--- title: "Blocked Weighted Bootstrap" author: "Mark Myatt and Ernest Guevarra" date: "6 January 2025" output: rmarkdown::html_vignette vignette: > %\VignetteIndexEntry{Blocked Weighted Bootstrap} %\VignetteEngine{knitr::rmarkdown} %\VignetteEncoding{UTF-8} --- ```{r setup, include = FALSE} knitr::opts_chunk$set( collapse = TRUE, comment = "#>" ) ``` The **blocked weighted bootstrap** is an estimation technique for use with data from two-stage cluster sampled surveys in which either prior weighting (e.g. *population-proportional sampling (PPS)* as used in [Standardized Monitoring and Assessment of Relief and Transitions (SMART)](https://smartmethodology.org/) surveys) or *posterior weighting* (e.g. as used in [Rapid Assessment Method (RAM)](https://rapidsurveys.io/ramOPmanual/) and [Simple Spatial Sampling Method (S3M)](https://researchonline.lshtm.ac.uk/id/eprint/2572543)surveys). ## Features of blocked weighted bootstrap The bootstrap technique is described in this [article](https://en.wikipedia.org/wiki/Bootstrapping_(statistics)). The blocked weighted bootstrap used in RAM and S3M is a modification to the *percentile bootstrap* to include *blocking* and *weighting* to account for a *complex sample design*. With RAM and S3M surveys, the sample is complex in the sense that it is an unweighted cluster sample. Data analysis procedures need to account for the sample design. A blocked weighted bootstrap can be used: * **Blocked**: The block corresponds to the primary sampling unit (`PSU = cluster`). *PSU*s are resampled with replacement. Observations within the resampled PSUs are also sampled with replacement. * **Weighted**: RAM and S3M samples do not use *population proportional sampling (PPS)* to weight the sample prior to data collection (e.g. as is done with **SMART** surveys). This means that a posterior weighting procedure is required. `{bbw}` uses a *"roulette wheel"* algorithm (see [Figure 1](#fig1) below) to weight (i.e. by population) the selection probability of PSUs in bootstrap replicates.
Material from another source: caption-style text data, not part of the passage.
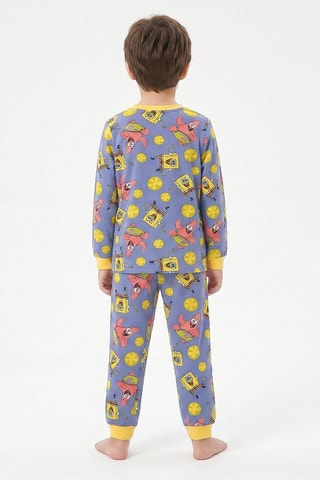Pyjama SpongeBob - Blauw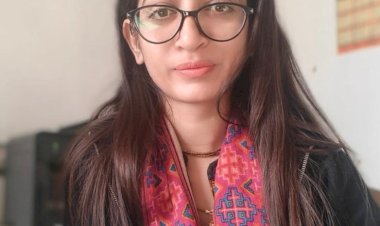 माता पद्मावती नर्सिंग कॉलेज की छात्रा कौशल्या: दाड़ो- देवरिया केन्द्र की सीएचओ बनी..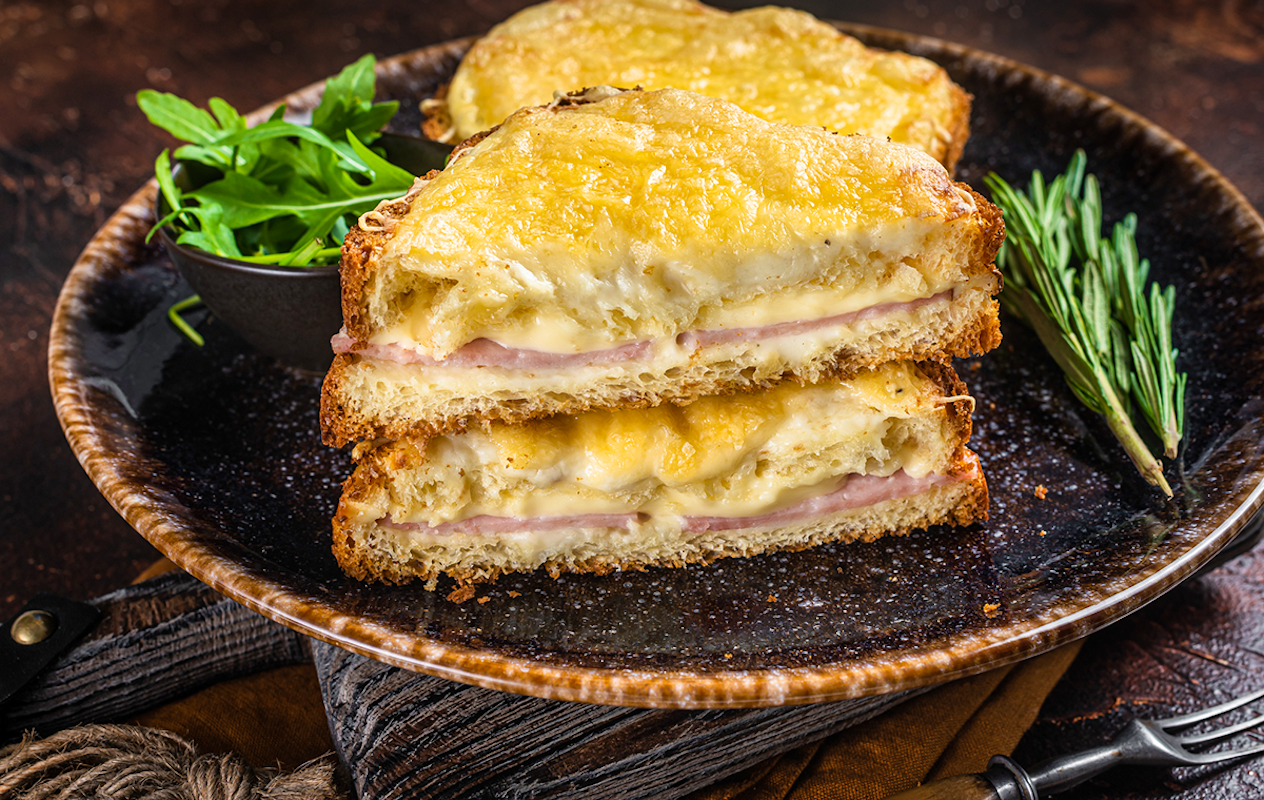 2-gangen keuzelunch bij Mr. Brown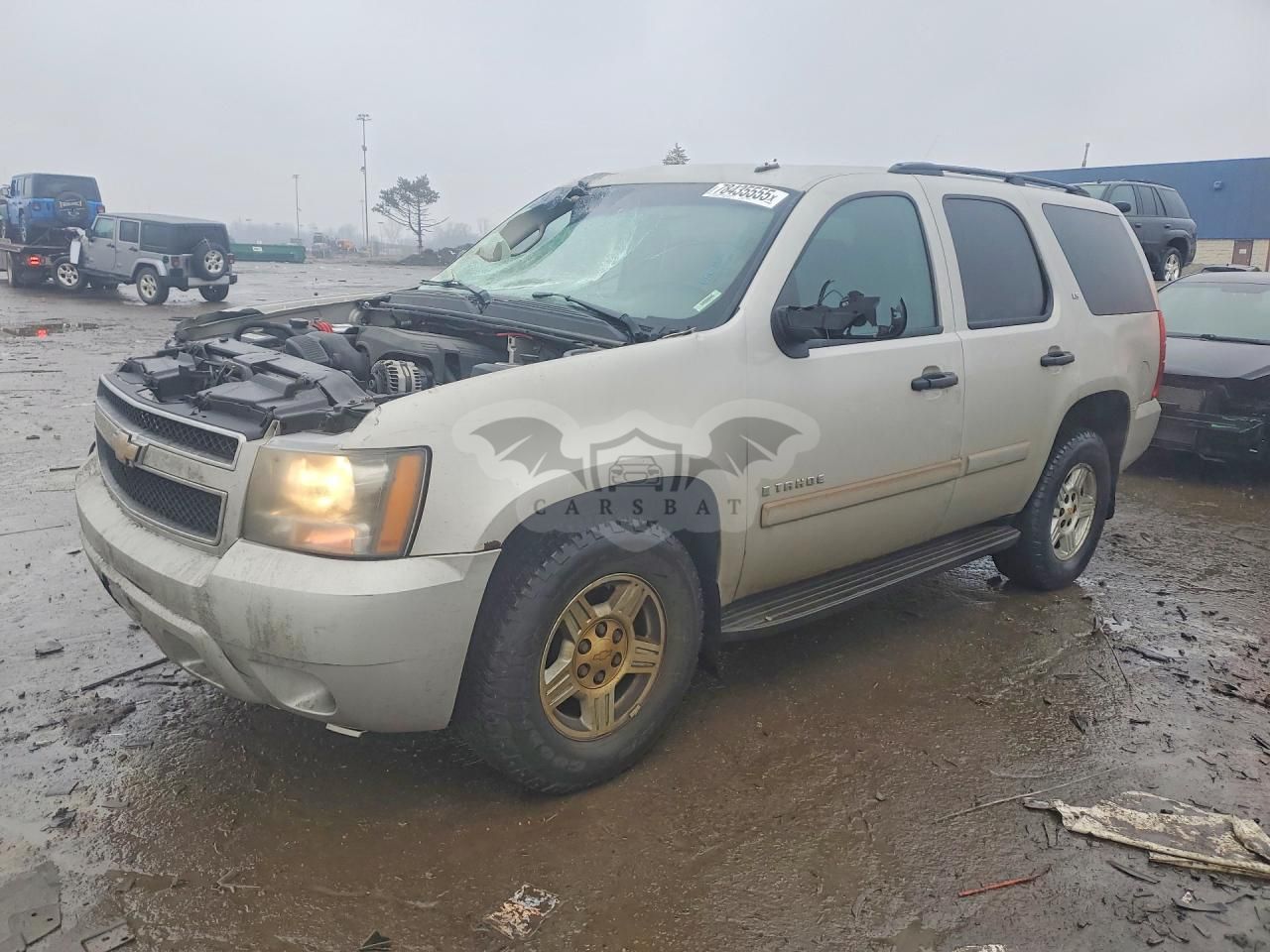 Chevrolet Tahoe C1500 4.8L 8 2008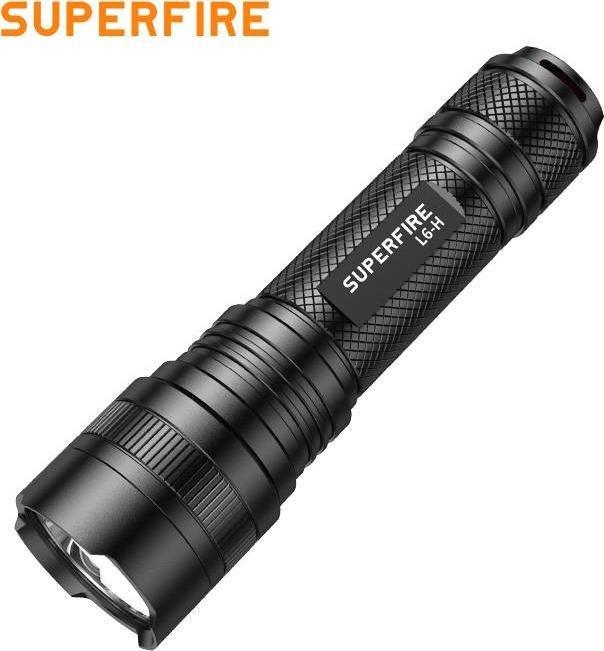Latarka Superfire Latarka Superfire L6-H, 750lm, USB-C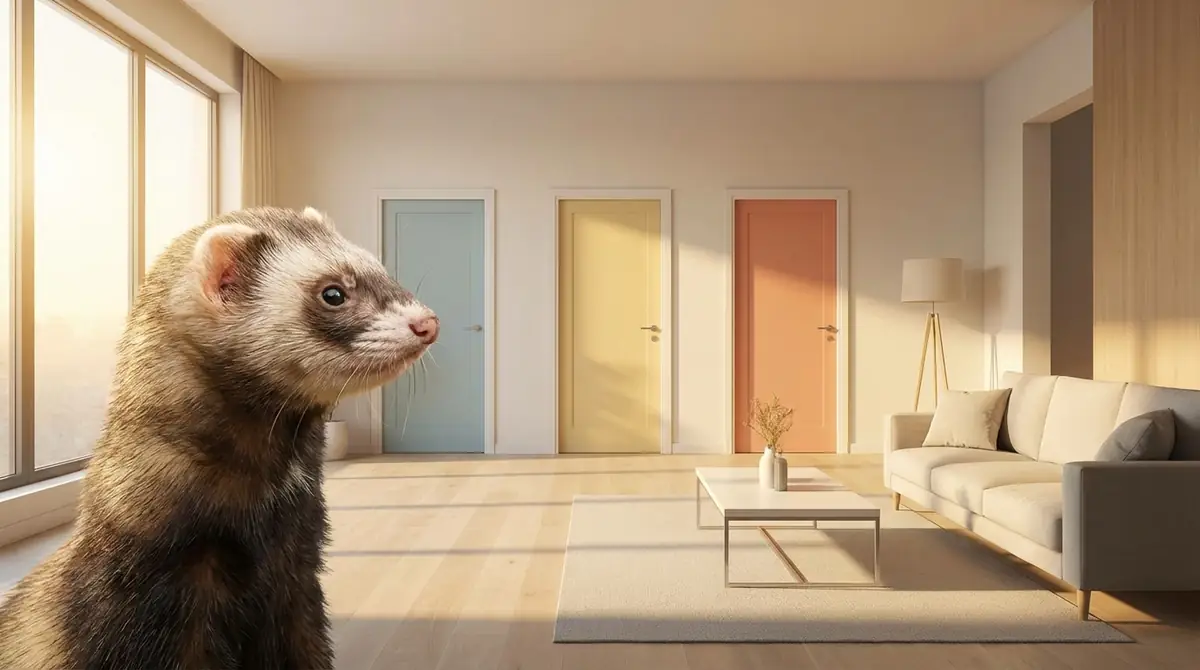 フェレットの飼育をやめる前に検討すべき3つの選択肢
**Figure 1:** Roulette wheel algorithm

```{r, echo = FALSE, eval = TRUE, out.width = "50%", fig.alt = "Roulette wheel algorithm", fig.align = "center"} knitr::include_graphics("../man/figures/rouletteWheel.png") ```


## Posterior weighting through resampling In the case of prior weighting by *PPS* all clusters are given the same weight. With posterior weighting (as in RAM or S3M) the weight is the population of each PSU. This procedure is very similar to the [fitness proportional selection](https://en.wikipedia.org/wiki/Fitness_proportionate_selection) technique used in *evolutionary computing*. A total of `m` PSUs are sampled with replacement for each bootstrap replicate (where `m` is the number of PSUs in the survey sample). The required statistic is applied to each replicate. The reported estimate consists of the 0.025th (*95\% LCL*), 0.5th (*point estimate*), and 0.975th (*95\% UCL*) quantiles of the distribution of the statistic across all survey replicates. ## Development history Early versions of the `{bbw}` did not resample observations within PSUs following:
> Cameron AC, Gelbach JB, Miller DL, Bootstrap-based improvements for inference with clustered errors, Review of Economics and Statistics, 2008:90;414–427 https://www.nber.org/papers/t0344
and used a large number (e.g. `3999`) survey replicates. Next versions (up to *v0.2.0*) of the `{bbw}` resample observations within PSUs and use a smaller number of survey replicates (e.g. `n = 400`). This is a more computationally efficient approach and is demonstrated in the following:
> Aaron GJ, Sodani PR, Sankar R, Fairhurst J, Siling K, Guevarra E, et al. (2016) Household Coverage of Fortified Staple Food Commodities in Rajasthan, India. PLoS ONE 11(10): e0163176. https://doi.org/10.1371/journal.pone.0163176 > Aaron GJ, Strutt N, Boateng NA, Guevarra E, Siling K, Norris A, et al. (2016) Assessing Program Coverage of Two Approaches to Distributing a Complementary Feeding Supplement to Infants and Young Children in Ghana. PLoS ONE 11(10): e0162462. https://doi.org/10.1371/journal.pone.0162462
The current version (*v0.3.0*) now includes further improvements in computational efficiency using a vectorised algorithm and provides an option for parallel computation which when used reduces the computational overhead by at least 80%. ## Advantages The main reason to use `{bbw}` is that the bootstrap allows a wider range statistics to be calculated than model-based techniques without resort to grand assumptions about the sampling distribution of the required statistic. A good example for this is the confidence interval on the difference between two medians which might be used for many socio-economic variables. The `{bbw}` also allows for a wider range of hypothesis tests to be used with complex sample survey data.